Phoebe had met the staff, and while they treated her with the utmost courtesy and respect, there was little for her to do outside of overlooking the menu as the large castle was run with impressive efficiency by an army of servants who seemed to adore their master. It charmed her that they extended the same courtesy to her, and the servants had happily enfolded Sarah and her beau into their family.

Phoebe strolled down the hallway large enough to host a ball, toward the room she had commanded as her own. It was there she spent most of her days reading and oftentimes staring out the windows at the lawns and lake in the distance. By all accounts, she should be contented: her baby would not suffer the indignity of being labeled a bastard, her family and her reputation had been saved, she was not forced to marry a man older than Papa, and she was married to a future earl. She had been rescued from ruin and ignominy, yet there was a restlessness inside that saw her twisting and turning at nights.
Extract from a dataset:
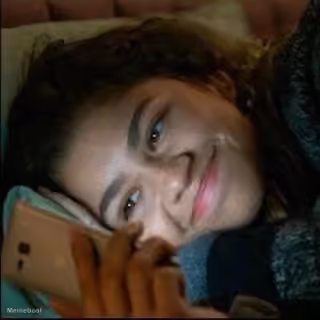 Zendaya smiling looking at phone - 'Euphoria'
Why do I feel so out of sorts and unsettled?

Phoebe would often lie on her side and stare at that connecting door. Sometimes she would hear her husband moving about in his room, and she would push from the bed and pad over to the door to stand before it. Sometimes she would even grasp the door handle, but she’d never worked up the courage to turn that handle or knock on the door. It frustrated Phoebe that she would do this several times, for she truly did not know what she required from the viscount.

“I do not like his indifference to me,” she said softly. “Good heavens, but my impatient heart wants more.” The desire frightened her a bit, and she had to recall her vow to no longer be impetuous or to seek after tender sentiments. Phoebe hungered for more than this polite civility but was at a loss as to how to break that polite barrier.